- [DATA FOR REVIEW]
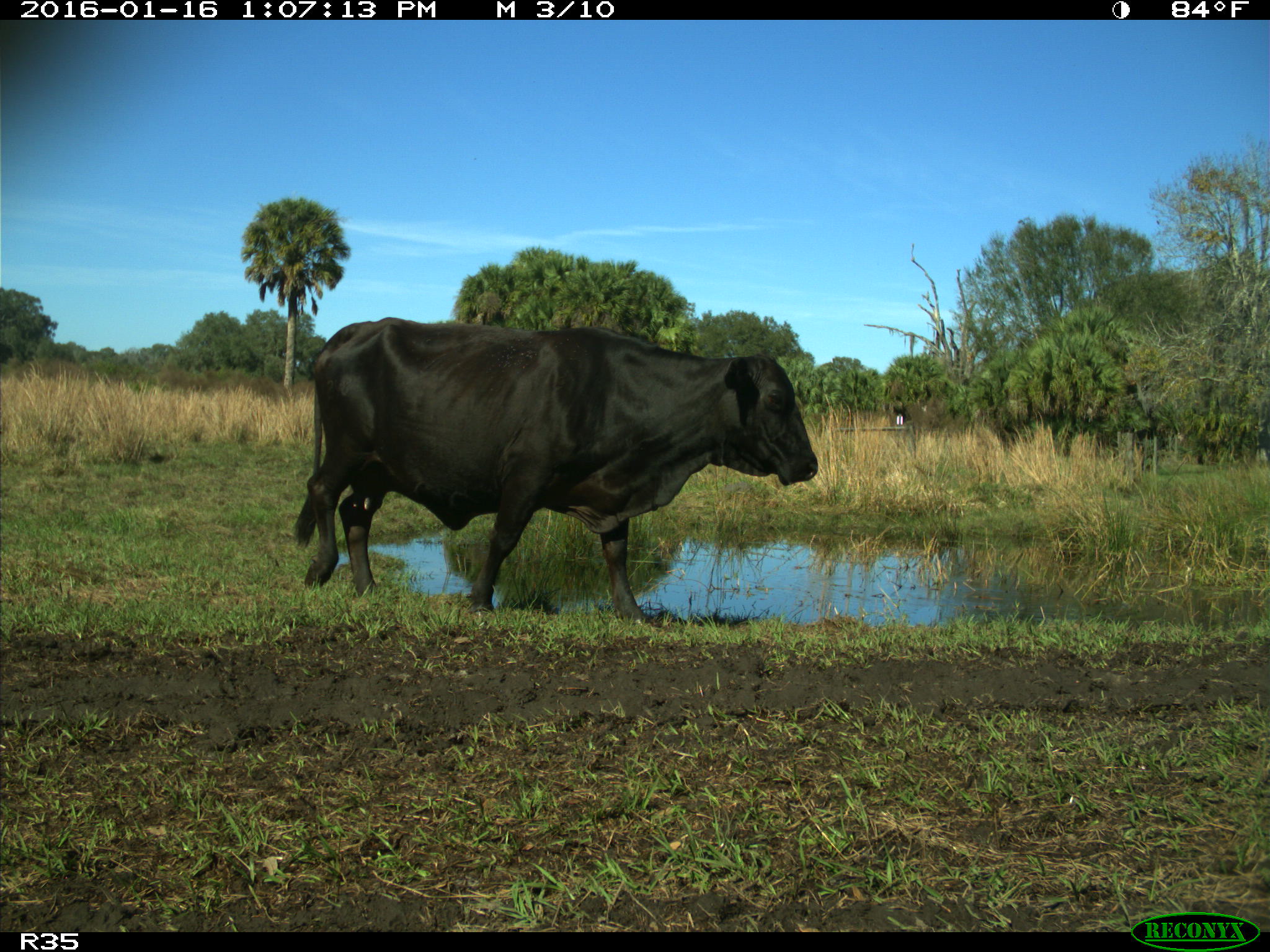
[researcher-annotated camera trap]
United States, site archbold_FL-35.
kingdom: Animalia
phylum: Chordata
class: Mammalia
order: Artiodactyla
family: Bovidae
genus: Bos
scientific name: Bos taurus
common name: domestic cow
Bos taurus (domestic cow).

- [WHAT YOU NEED TO DO]
Pictures must not appear in the copy, which must otherwise match the listing exactly.

- [YOUR RESPONSE]
[researcher-annotated camera trap]
United States, site archbold_FL-35.
kingdom: Animalia
phylum: Chordata
class: Mammalia
order: Artiodactyla
family: Bovidae
genus: Bos
scientific name: Bos taurus
common name: domestic cow
Bos taurus (domestic cow).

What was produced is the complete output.